I suppose I'm obligated to make a stab at answering this :)
First, the virtual fibering question was asked by Thurston: "Does every hyperbolic 3-manifold have a finite-sheeted cover which fibers over the circle? This dubious-sounding question seems to have a definite chance for a positive answer."
When I originally read this, I found the question intriguing, partly because it is surprising as made evident in the phrasing. Also, certainly questions and conjectures of Fields medalists receive sometimes an inordinate amount of attention (Thurston has been correct for most of his conjectures and questions). However, from the perspective of Kleinian groups, this question is quite interesting, since doubly degenerate Kleinian groups have a nice structure (e.g. they give rise to group-invariant Peano curves in $S^2$).
There are some group-theoretic consequences of virtual fibering:
If a hyperbolic 3-manifold is virtually fibered, its fundamental group does not have the finitely generated intersection property, which seems to be of interest to some group theorists.
Virtual fibered 3-manifold fundamental groups have property FD introduced by Lubotzky and Shalom (finite reps. are dense in the unitary dual with respect to the Fell topology).
Virtual fibering or virtual Haken implies the group is "good", which roughly means its cohomology is reflected in that of its profinite completion.
I think there may be some other applications, and certainly will be more in the future.
Finally, the proof of virtual fibering in full generality relies on the group-theoretic property I call the "RFRS" condition (for residually finite rational solvable).

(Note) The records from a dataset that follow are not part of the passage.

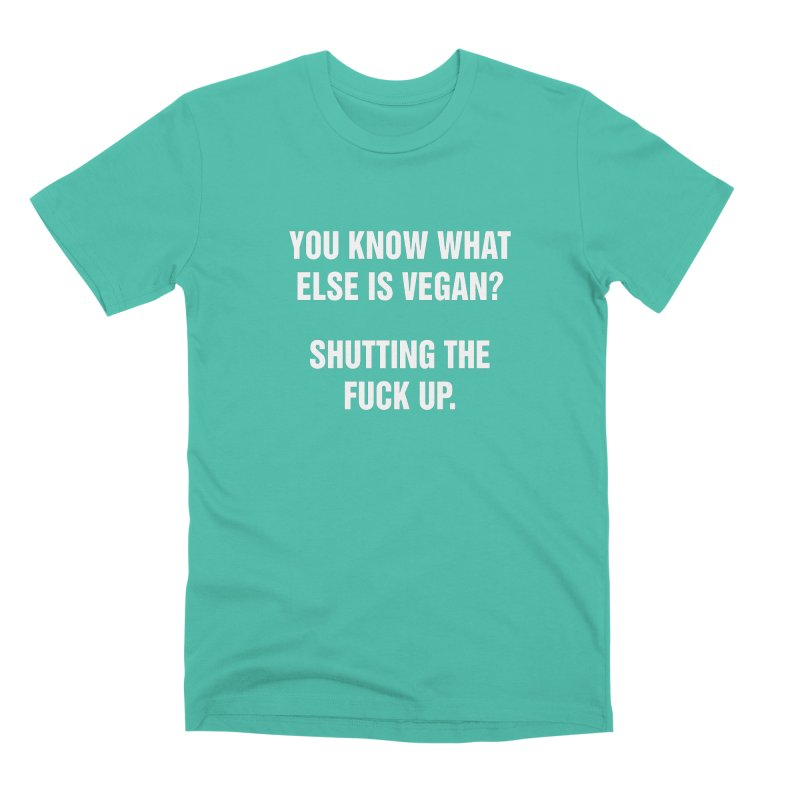 "SIDE EYE/""What Else Is Vegan?"" (White) Men's Premium T-Shirt by Josh Sabarra's Shop"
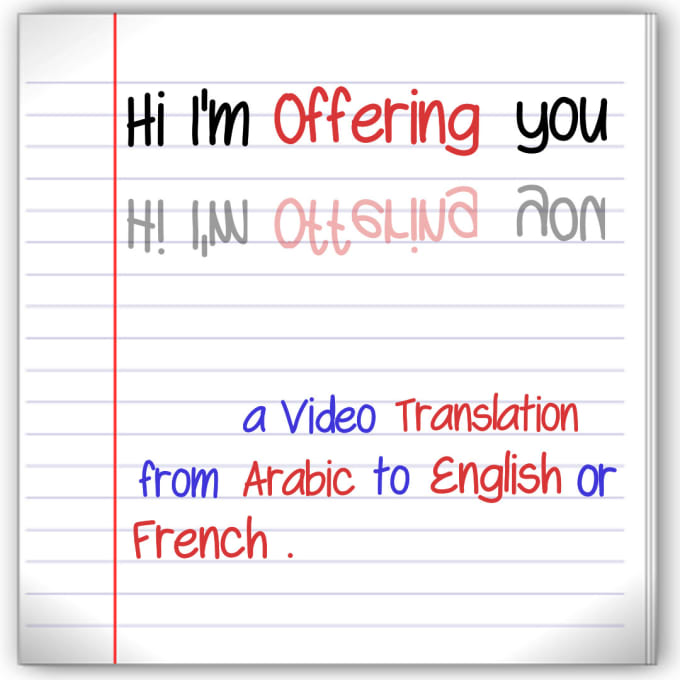 arajoulo : I will translate arabic video into english or french for $70 on  www fiverr com
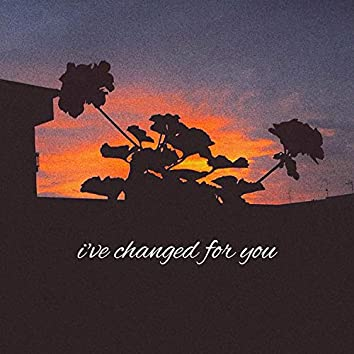 I've Changed for You (feat. Madson Project.)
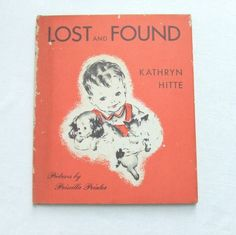 Vintage Book Lost and Found by Kathryn Hitte 1951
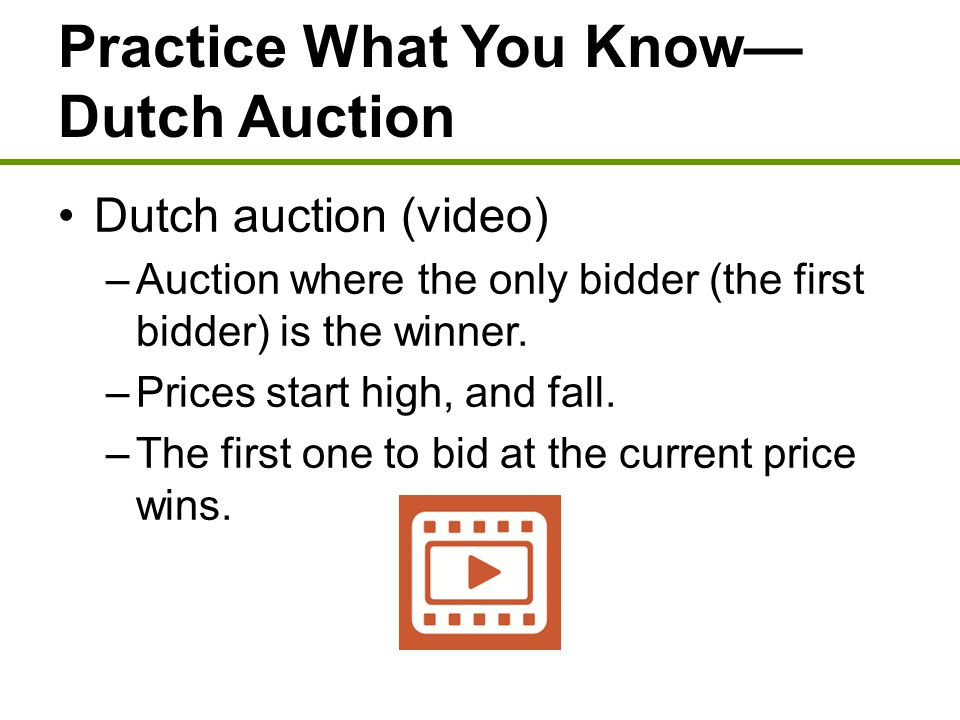 Practice What You Know— Dutch Auction Dutch auction (video) –Auction where the only bidder (the first bidder) is the winner. –Prices start high, and f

This condition has other consequences, such as the twisted Alexander polynomials detect the Thurston norm, which has been applied by Friedl and Vidussi to study minimal genus surfaces in 4-manifolds which fiber over 3-manifolds.
I should also mention that recently Przytycki and Wise have proved that a 3-manifold with torus boundary components is virtually RFRS if and only if it admits a non-positively curved metric, which greatly generalizes Thurston's question.
OK, I think the elevator has gone all the way up to the top of the Sears tower and come back down.